Set task 1: Echo the lines of the listing from the line containing "pillows -> box" through the line containing "top-left (83, 74), bottom-right (134, 426)", both included, and omit the pictures from your reply.

Given text:

━━━━━━━━━━━━━━━━

Sasken Technology - Interview Experience

SASKEN Technology- Interview Questions and Answer


Find Output of the Following C Program


Program 1

	#define cal(x) (x*x*++x)
	main()
	{
		int i,j=5;
		i=cal(j);
		printf("%d..%d\n",i,j);
	}


Program 2

	main()
	{
		int i=400,j=800;
		printf("%d..%d");
	}


Program 3

	main()
	{
		int x=10;
		int y=+x++x;
		printf("%d\n",y);
	}


Program 4

	void fun(int n)
	{
		if(n>0)
		{
			fun(--n);
			printf("%d",n);
			fun(--n);
		}
	}
	main()
	{
		int a=3;
		fun(a);
		printf("\n");
	}


Program 5

	void test(void)
	{
		int j=10;
		printf("%d ",j);
		j++;
	}
	main()
	{
		int i;
		for(i=0;i<5;i++)
			test();
	}


Program 6

	main()
	{
		int num;
		num=321;
		num=fu(num);
		printf("%d",num);
	}
	int fu(int num)
	{
		static int n=0;
		int r;
		if(num)
		{
			r=num%10;
			n=n*10+r;
			fu(num/10);
			return n;
		}
		else
			return n;
	}


Program 7

	void holy(int c);
	main()

━━━━━━━━━━━━━━━━

Set task 2:
Decide whether each statement below agrees with the Sasken interview text. Answer yes or no and quote the deciding words exactly.
(a) In Program 1, the variable j starts with the value 5.
(b) In Program 5, the loop in main runs while i is less than 10.
(c) In Program 6, the variable n inside fu is declared static.

Entries for bounding-box labeling
━━━━━━━━━━━━━━━━

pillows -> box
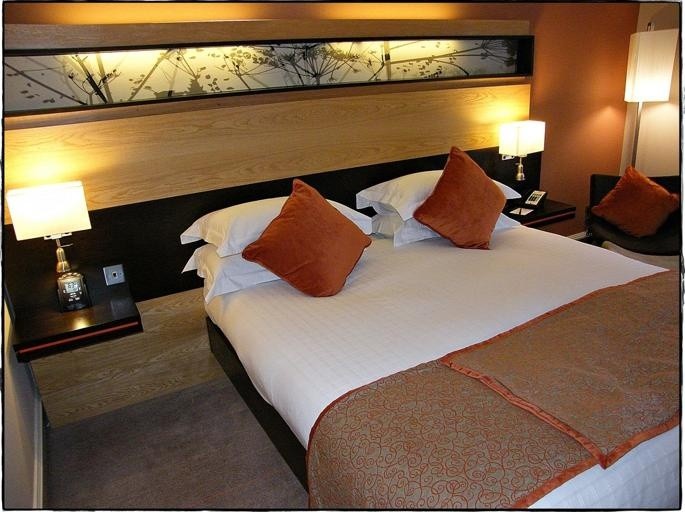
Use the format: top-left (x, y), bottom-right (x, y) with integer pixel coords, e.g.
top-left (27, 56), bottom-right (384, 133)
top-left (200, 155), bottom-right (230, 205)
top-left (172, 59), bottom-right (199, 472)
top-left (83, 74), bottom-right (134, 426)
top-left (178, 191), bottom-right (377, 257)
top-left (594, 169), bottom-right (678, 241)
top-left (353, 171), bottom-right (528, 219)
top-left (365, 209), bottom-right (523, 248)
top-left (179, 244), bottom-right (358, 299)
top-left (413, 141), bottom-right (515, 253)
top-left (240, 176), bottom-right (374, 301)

━━━━━━━━━━━━━━━━

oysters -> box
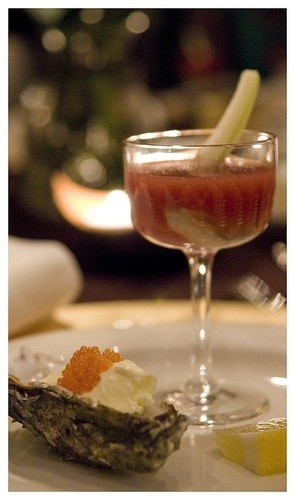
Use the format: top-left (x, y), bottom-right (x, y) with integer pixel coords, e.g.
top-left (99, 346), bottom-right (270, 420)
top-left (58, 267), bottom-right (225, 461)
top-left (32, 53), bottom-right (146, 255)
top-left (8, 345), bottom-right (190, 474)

━━━━━━━━━━━━━━━━

Exercise response 1:
pillows -> box
Use the format: top-left (x, y), bottom-right (x, y) with integer pixel coords, e.g.
top-left (27, 56), bottom-right (384, 133)
top-left (200, 155), bottom-right (230, 205)
top-left (172, 59), bottom-right (199, 472)
top-left (83, 74), bottom-right (134, 426)

Exercise response 2:
(a) Yes: "int i,j=5;"
(b) No: "for(i=0;i<5;i++)"
(c) Yes: "static int n=0;"